Page extract: Begin
The potential for connected homes enabled by the Internet of Things (IoT) to become a major market opportunity is no longer in doubt.

The benefits for consumers, such as controlling energy costs, increasing security and having a home that learns how to behave according to personal preferences, are too promising. Offering these services represents an enormous opportunity for communications service providers (CSPs), but it is not a forgone conclusion they will lead in the arena.

CSPs can play a central role in delivering an easy to use yet valuable experience to consumers in managing their connected homes. The number of devices and services operating across different and fragmented platforms for the connected home is holding back its widespread adoption. For the connected home to make the jump from being used by “early adopters” to being commonplace, the experience has to be far more seamless than it is today. This is the window that is open for CSPs, to step up and bring a truly integrated consumer experience to the connected home. But it may not be for long.
Page extract: End
Information given: Begin
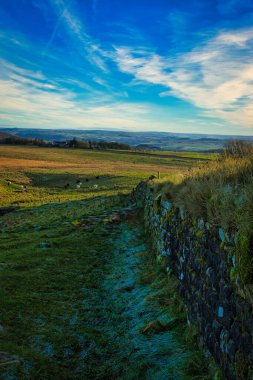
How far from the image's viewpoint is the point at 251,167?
6.61 meters

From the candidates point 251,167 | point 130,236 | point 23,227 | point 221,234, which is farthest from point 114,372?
point 23,227

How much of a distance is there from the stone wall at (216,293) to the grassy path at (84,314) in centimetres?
72

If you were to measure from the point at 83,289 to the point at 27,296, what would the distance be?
1609mm

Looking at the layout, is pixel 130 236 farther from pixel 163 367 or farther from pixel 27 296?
pixel 163 367

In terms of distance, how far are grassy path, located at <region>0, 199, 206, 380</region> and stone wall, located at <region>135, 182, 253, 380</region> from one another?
724mm

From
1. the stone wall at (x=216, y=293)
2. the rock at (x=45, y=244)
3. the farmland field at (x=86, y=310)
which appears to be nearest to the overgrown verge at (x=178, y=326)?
the farmland field at (x=86, y=310)

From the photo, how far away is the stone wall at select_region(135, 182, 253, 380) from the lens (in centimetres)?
397

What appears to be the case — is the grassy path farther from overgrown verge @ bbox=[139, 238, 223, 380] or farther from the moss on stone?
the moss on stone

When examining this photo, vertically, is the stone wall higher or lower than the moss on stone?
lower

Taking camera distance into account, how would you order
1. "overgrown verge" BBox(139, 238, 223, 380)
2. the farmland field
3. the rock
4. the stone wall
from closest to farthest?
the stone wall
"overgrown verge" BBox(139, 238, 223, 380)
the farmland field
the rock

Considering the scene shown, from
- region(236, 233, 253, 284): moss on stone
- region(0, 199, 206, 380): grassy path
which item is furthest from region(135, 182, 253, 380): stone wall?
region(0, 199, 206, 380): grassy path

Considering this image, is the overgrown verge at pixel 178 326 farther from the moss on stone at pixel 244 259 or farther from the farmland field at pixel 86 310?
the moss on stone at pixel 244 259

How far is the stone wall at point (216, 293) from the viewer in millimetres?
3971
Information given: End
Using the connected-home text, explain in one to three sentences what is holding back widespread adoption of the connected home. The entries are unrelated to the connected-home text.

The many devices and services operating across different and fragmented platforms are holding back its widespread adoption. To move beyond early adopters and become commonplace, the experience has to be far more seamless than it is today.